◆ WHAT THE TASK ASKS: Update these lines by changing "brown dried leaf" to "fallen leaf" and leaving everything else as it is. Leave the pictures out of your answer.
┄┄┄┄┄┄┄┄┄┄┄┄┄┄┄┄┄┄┄┄
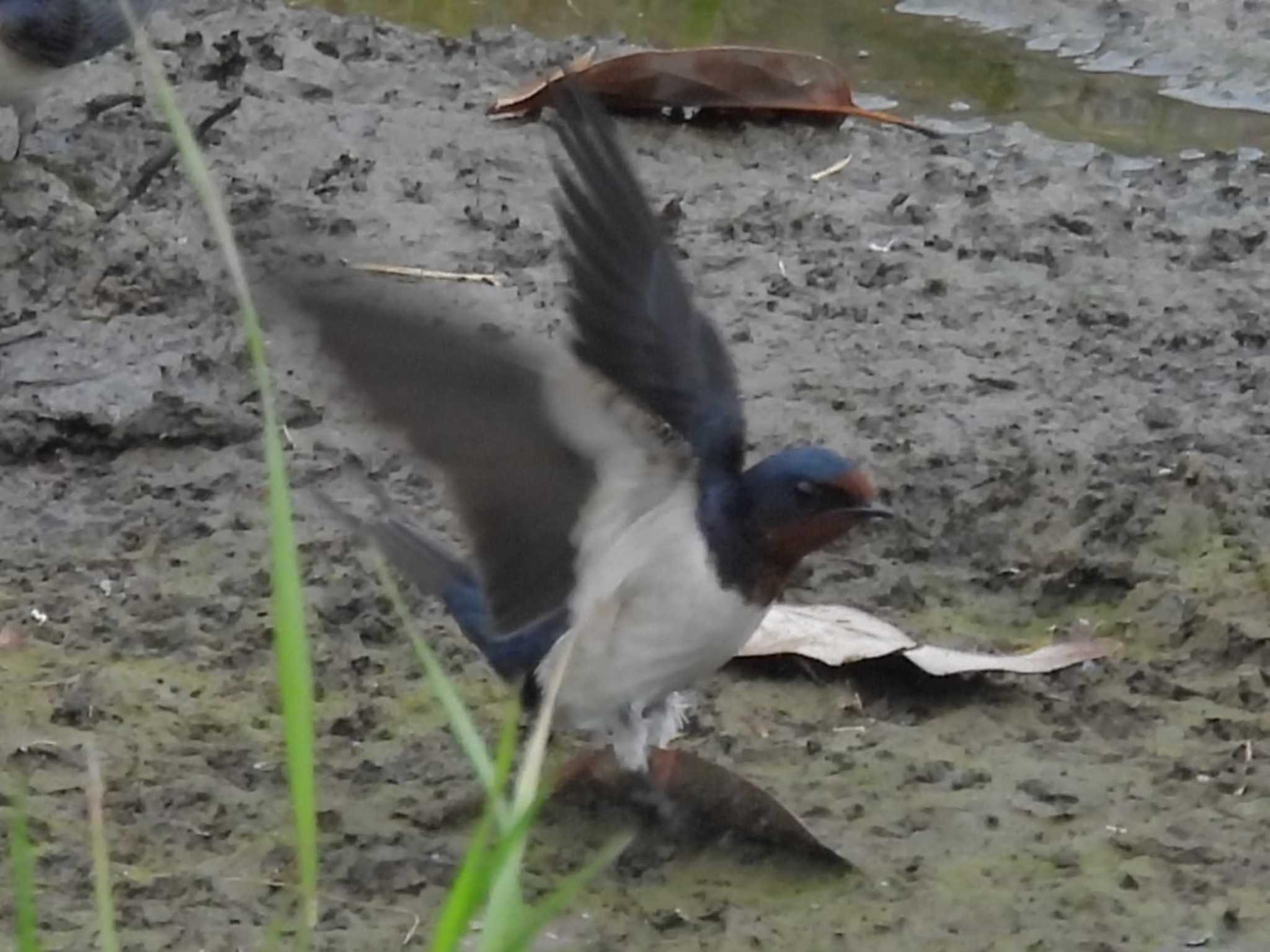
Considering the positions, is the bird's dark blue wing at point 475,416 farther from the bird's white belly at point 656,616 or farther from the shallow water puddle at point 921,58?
the shallow water puddle at point 921,58

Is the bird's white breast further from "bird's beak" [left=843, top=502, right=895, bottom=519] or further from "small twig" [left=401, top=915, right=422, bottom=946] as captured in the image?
"small twig" [left=401, top=915, right=422, bottom=946]

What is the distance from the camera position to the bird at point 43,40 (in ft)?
14.8

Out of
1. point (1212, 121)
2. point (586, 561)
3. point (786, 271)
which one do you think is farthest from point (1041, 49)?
point (586, 561)

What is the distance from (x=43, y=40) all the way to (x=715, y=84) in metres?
1.41

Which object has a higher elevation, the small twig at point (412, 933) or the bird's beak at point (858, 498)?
the bird's beak at point (858, 498)

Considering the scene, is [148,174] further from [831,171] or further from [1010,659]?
[1010,659]

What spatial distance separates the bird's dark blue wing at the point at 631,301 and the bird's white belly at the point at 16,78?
2487 millimetres

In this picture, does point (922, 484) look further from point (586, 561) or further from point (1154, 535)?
point (586, 561)

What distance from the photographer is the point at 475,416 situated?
1.96 meters

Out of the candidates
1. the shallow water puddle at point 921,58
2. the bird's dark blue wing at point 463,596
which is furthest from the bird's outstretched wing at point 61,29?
the bird's dark blue wing at point 463,596

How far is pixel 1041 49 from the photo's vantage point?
580cm

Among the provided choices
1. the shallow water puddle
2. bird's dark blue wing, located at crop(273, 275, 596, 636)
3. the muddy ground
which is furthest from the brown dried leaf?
bird's dark blue wing, located at crop(273, 275, 596, 636)

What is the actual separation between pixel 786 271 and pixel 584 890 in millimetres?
1941

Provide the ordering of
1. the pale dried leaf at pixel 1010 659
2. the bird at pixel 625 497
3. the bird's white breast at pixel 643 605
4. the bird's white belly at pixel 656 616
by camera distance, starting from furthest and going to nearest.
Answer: the pale dried leaf at pixel 1010 659 < the bird's white belly at pixel 656 616 < the bird's white breast at pixel 643 605 < the bird at pixel 625 497
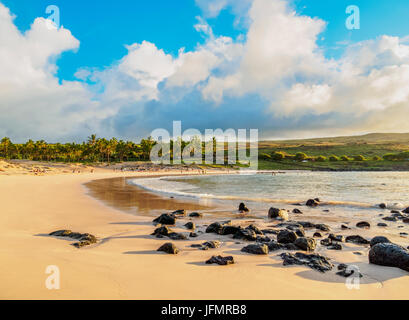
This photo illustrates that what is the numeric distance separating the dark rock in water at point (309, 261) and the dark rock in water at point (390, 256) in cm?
145

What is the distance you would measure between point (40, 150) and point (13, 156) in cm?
2840

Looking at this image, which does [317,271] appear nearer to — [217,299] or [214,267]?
[214,267]

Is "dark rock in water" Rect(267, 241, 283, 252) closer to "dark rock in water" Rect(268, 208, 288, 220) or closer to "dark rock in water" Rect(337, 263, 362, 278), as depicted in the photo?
"dark rock in water" Rect(337, 263, 362, 278)

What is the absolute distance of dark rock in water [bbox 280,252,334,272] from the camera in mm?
6660

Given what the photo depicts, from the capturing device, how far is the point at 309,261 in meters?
6.98

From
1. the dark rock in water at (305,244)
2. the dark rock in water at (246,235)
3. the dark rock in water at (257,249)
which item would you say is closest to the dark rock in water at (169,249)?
the dark rock in water at (257,249)

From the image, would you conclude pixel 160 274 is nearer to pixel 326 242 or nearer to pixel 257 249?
pixel 257 249

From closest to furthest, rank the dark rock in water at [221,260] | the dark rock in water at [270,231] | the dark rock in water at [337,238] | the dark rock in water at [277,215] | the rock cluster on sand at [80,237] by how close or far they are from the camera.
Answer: the dark rock in water at [221,260] → the rock cluster on sand at [80,237] → the dark rock in water at [337,238] → the dark rock in water at [270,231] → the dark rock in water at [277,215]

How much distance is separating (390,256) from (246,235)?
4.62 m

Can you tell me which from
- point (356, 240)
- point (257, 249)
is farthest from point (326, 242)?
point (257, 249)

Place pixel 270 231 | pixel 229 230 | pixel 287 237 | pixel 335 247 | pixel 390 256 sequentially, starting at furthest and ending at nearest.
A: pixel 270 231 → pixel 229 230 → pixel 287 237 → pixel 335 247 → pixel 390 256

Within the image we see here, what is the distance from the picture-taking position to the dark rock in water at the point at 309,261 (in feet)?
21.9

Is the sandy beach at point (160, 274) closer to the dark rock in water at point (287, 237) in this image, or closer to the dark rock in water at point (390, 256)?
the dark rock in water at point (390, 256)

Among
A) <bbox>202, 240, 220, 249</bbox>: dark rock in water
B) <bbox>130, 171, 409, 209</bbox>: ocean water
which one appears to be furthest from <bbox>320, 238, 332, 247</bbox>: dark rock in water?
<bbox>130, 171, 409, 209</bbox>: ocean water
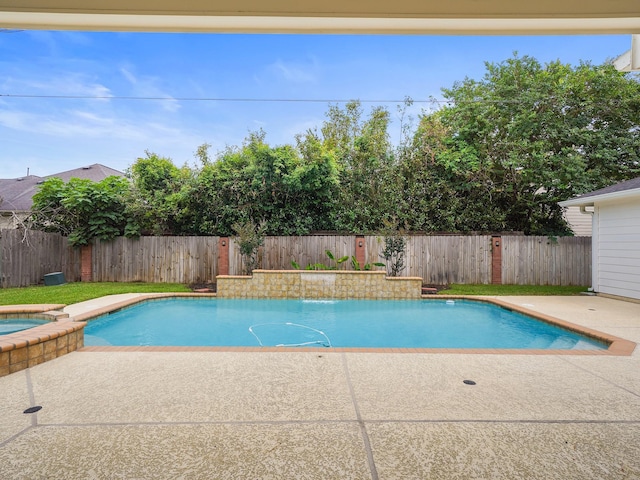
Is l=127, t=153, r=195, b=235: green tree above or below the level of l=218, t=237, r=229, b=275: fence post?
┄┄┄┄┄┄┄┄┄┄┄┄┄┄┄┄┄┄┄┄
◆ ANSWER TO THIS EXERCISE:
Considering the positions, is the bird's dark blue wing at point 475,416 farther from the bird's white belly at point 656,616 or farther from the shallow water puddle at point 921,58?
the shallow water puddle at point 921,58

Is the bird's white breast further from "bird's beak" [left=843, top=502, right=895, bottom=519] or further from "small twig" [left=401, top=915, right=422, bottom=946] as captured in the image?
"small twig" [left=401, top=915, right=422, bottom=946]

What is the distance from the camera position to the bird at point 43,40 (in ft)?
14.8

Out of
1. point (1212, 121)
2. point (586, 561)
3. point (786, 271)
which one do you think is farthest from point (1041, 49)?
point (586, 561)

What is the distance from (x=43, y=40) all the way to (x=715, y=84) in metres?
1.41

Which object has a higher elevation, the small twig at point (412, 933) or the bird's beak at point (858, 498)?
the bird's beak at point (858, 498)

Considering the scene, is [148,174] further from [831,171] or further from [1010,659]?
[1010,659]

What spatial distance separates the bird's dark blue wing at the point at 631,301 and the bird's white belly at the point at 16,78?
2487 millimetres

In this picture, does point (922, 484) look further from point (586, 561) or further from point (1154, 535)?
point (586, 561)

What distance from the photographer is the point at 475,416 situated?
1.96 meters

Out of the candidates
1. the shallow water puddle at point 921,58
2. the bird's dark blue wing at point 463,596
which is furthest from the bird's outstretched wing at point 61,29?
the bird's dark blue wing at point 463,596

How far is pixel 1041 49 from the photo's vantage point?
580cm

Among the provided choices
1. the shallow water puddle
2. bird's dark blue wing, located at crop(273, 275, 596, 636)
3. the muddy ground
which is furthest from the fallen leaf?
bird's dark blue wing, located at crop(273, 275, 596, 636)

What is the actual separation between pixel 786 271 and pixel 584 890 in millimetres?
1941

Provide the ordering of
1. the pale dried leaf at pixel 1010 659
2. the bird at pixel 625 497
3. the bird's white breast at pixel 643 605
4. the bird's white belly at pixel 656 616
by camera distance, starting from furthest and going to nearest.
Answer: the pale dried leaf at pixel 1010 659 < the bird's white belly at pixel 656 616 < the bird's white breast at pixel 643 605 < the bird at pixel 625 497
This photo illustrates that what is the numeric distance separating the dark rock in water at point (309, 261) and the dark rock in water at point (390, 256) in cm?
145

What is the distance you would measure between point (40, 150) and point (13, 156) in cm?
2840

Looking at this image, which does [317,271] appear nearer to — [217,299] or [214,267]?
[214,267]

Is "dark rock in water" Rect(267, 241, 283, 252) closer to "dark rock in water" Rect(268, 208, 288, 220) or closer to "dark rock in water" Rect(337, 263, 362, 278), as depicted in the photo?
"dark rock in water" Rect(337, 263, 362, 278)

What is the absolute distance of dark rock in water [bbox 280,252,334,272] from the camera in mm?
6660

Given what the photo depicts, from the capturing device, how far is the point at 309,261 in meters?
6.98

From
1. the dark rock in water at (305,244)
2. the dark rock in water at (246,235)
3. the dark rock in water at (257,249)
which item would you say is closest to the dark rock in water at (169,249)?
the dark rock in water at (257,249)

From the image, would you conclude pixel 160 274 is nearer to pixel 326 242 or nearer to pixel 257 249?
pixel 257 249

From closest to furthest, rank the dark rock in water at [221,260] | the dark rock in water at [270,231] | the dark rock in water at [337,238] | the dark rock in water at [277,215] | the rock cluster on sand at [80,237] by how close or far they are from the camera.
Answer: the dark rock in water at [221,260] → the rock cluster on sand at [80,237] → the dark rock in water at [337,238] → the dark rock in water at [270,231] → the dark rock in water at [277,215]

How much distance is separating (390,256) from (246,235)?
4.62 m

Can you tell me which from
- point (356, 240)
- point (257, 249)
is farthest from point (326, 242)?
point (257, 249)

Place pixel 270 231 | pixel 229 230 | pixel 287 237 | pixel 335 247 | pixel 390 256 sequentially, starting at furthest and ending at nearest.
A: pixel 270 231 → pixel 229 230 → pixel 287 237 → pixel 335 247 → pixel 390 256

Within the image we see here, what is the distance from the picture-taking position to the dark rock in water at the point at 309,261 (in feet)?
21.9

Is the sandy beach at point (160, 274) closer to the dark rock in water at point (287, 237) in this image, or closer to the dark rock in water at point (390, 256)?
the dark rock in water at point (390, 256)

Among
A) <bbox>202, 240, 220, 249</bbox>: dark rock in water
B) <bbox>130, 171, 409, 209</bbox>: ocean water
which one appears to be furthest from <bbox>320, 238, 332, 247</bbox>: dark rock in water?
<bbox>130, 171, 409, 209</bbox>: ocean water
Is l=127, t=153, r=195, b=235: green tree above or below the level of l=218, t=237, r=229, b=275: fence post?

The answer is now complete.